To read about F's and my London trip, start here and click "newer post" to continue the story.

Friday, February 09, 2007

Briton32 sez:

"I think that there are just as many racist black people as there are white."

People who know me tend to confide in me, oddly enough, and ask me to help them understand stuff. Years ago I worked with a black woman named Tonya. She came in to work one day hopping mad, I knew because I could hear the tone of her voice as she complained to our coworkers, and eventually she came into my office and told me her story.

Tonya had gone to see a new doctor - a cardiologist, maybe - and the minute she walked in the door the receptionist snapped, "We don't take TennCare."

"I don't have TennCare," Tonya said, "I have insurance on my job." (By the way, other black coworkers have told the same story at different times.)

So in my office, Tonya asked, "Why did she say that to me?"

In answer, I told Tonya that while I do not see racists behind every tree, and while I think in general people are better off giving other people the benefit of the doubt, in this case it seemed pretty clear that the receptionist saw a black woman walk into the waiting room and thought "welfare queen". Racism, Tonya. Sorry you had to experience that.

"But the receptionist was black!" Tonya objected.

Okay, I know there is a school of thought that black people cannot be racists. I do not subscribe to it. I think there are no vices and no virtues that white people are capable of, that black people are not also capable of. (The CF and I talked about this concept last weekend, in terms of men and women.) To say otherwise is to reduce black people to the level of children or animals.

I've been struggling to find a definition of racism that works for me. What I've come up with so far can also apply to sexism, ageism, etc.

1 - A group of people is identified. This can be an arbitrary group, like "old folks", or a well-defined group, like "people over 65". So far we are OK.
2 - Attributes are assigned to the group. Now we are not OK, because -
3 - These attributes are now assumed to apply to members of the group without checking to see if they are appropriate or not.

And the attributes do not have to be negative. It is not negative, for instance, to have a sense of rhythm. Tell a black person that you are not surprised he is a good dancer b/c black people have rhythm, and see where that gets you. No one likes to be pigeonholed.

You can also be that way about a group of which you are a member; either because you think you are an exception, or because you label yourself too.

The reason I'm not happy with this definition is this: my FIL had a few dizzy spells a while back, and I recommended that he check with his doctor about his blood pressure medication. Because I've seen some "old folks" actually pass out due to the fact that as they aged, the medication became too much. Sure enough, when he complained to the doctor about his dizzyness, the doctor cut back his BP meds. We know that people start needing a little help with close-up vision starting at around age 40. That's not "ageist" is it? Is it racist to say that black women need to care for their hair differently than white women do?
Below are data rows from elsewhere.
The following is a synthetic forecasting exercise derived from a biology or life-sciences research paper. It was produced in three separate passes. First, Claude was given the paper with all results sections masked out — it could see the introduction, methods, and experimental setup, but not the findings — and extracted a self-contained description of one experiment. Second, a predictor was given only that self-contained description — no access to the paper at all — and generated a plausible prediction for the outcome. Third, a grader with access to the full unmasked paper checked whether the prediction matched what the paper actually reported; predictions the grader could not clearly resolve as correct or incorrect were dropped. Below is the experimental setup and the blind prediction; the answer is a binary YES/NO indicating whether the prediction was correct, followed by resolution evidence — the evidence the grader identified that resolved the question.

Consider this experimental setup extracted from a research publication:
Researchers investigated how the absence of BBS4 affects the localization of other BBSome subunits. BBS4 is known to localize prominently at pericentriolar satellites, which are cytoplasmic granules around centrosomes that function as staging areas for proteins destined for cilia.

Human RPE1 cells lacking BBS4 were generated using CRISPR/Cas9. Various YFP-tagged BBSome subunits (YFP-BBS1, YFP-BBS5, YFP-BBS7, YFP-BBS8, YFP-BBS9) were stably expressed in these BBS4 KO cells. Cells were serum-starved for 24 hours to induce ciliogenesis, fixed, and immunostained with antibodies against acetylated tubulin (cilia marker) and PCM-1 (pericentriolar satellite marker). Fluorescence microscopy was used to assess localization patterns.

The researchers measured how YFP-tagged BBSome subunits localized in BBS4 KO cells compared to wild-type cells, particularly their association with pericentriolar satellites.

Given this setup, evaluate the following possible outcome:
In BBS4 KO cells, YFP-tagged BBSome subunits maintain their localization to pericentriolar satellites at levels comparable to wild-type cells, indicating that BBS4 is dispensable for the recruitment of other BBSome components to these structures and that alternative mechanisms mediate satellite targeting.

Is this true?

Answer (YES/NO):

Having trouble coming up with something that encompasses benign racism like the rhythm thing, but also allows for common sense.

3 comments:

class factotum said...

The problem is that sometimes, stereotypes are valid. For example:

Tall people make better basketball players than short people do.

Sometimes, there are legitimate physical differences that can cause different outcomes. Sometimes, it's just that people can confuse correlation with causation.

In Alaska in the summertime, ice-cream sales increase. So does the number of rapes. Whoa! Eating ice cream causes rape! Or, could it be that committing rape causes an increase in the desire for ice cream?

Stereotypes allow us to make quick judgments about a person based on what we know about the group to which he belongs, but that judgment should not substitute for who he is as an individual. A woman would be unwise to ignore a large man (of any color) as she walked alone on a dark city street -- she would be better off to cross the street to where the two old ladies are. Stereotyping? Yes, but sometimes you don't have time to get to know someone as an individual and have to make a snap decision. Maybe the two old ladies are part of an Arsenic and Old Lace gang, but it's pretty unlikely.

That said, when you have the chance, ignore stereotypes and judge every person as a human being. There is only one race: human.

(And that receptionist was unbelievably rude. If I were Tonya, I'd report the conversation to the doctor. The receptionist is not supposed to be insulting patients.)

CreoleInDC said...

A receptionist huh? Consider the source. *sigh*

Laura(southernxyl) said...

Home commenting during the workday b/c I am sick (bleah).

It's true that among the very best basketball players you won't find anyone who's not well above average height. I suppose my definition of - oh, gosh - "heightism"? would come in if you went from "tall people make better basketball players" to "you are a tall person so you must be a terrific basketball player". Actually, tall people have reported being irritated by the assumption that they love to play basketball.

As to that receptionist - it's been suggested to me that her racism wasn't her fault but rather a result of a larger pattern of white racism. I reject this. First because she is a human being with free will, not a puppet generated by the white overlords, and then because as that person with free will she chose to do what she did. If fifty black women on TennCare came in that office, and Tonya was number fifty-one, nothing stopped the receptionist from offering her a smile and asking to see her insurance card just like she did the white women.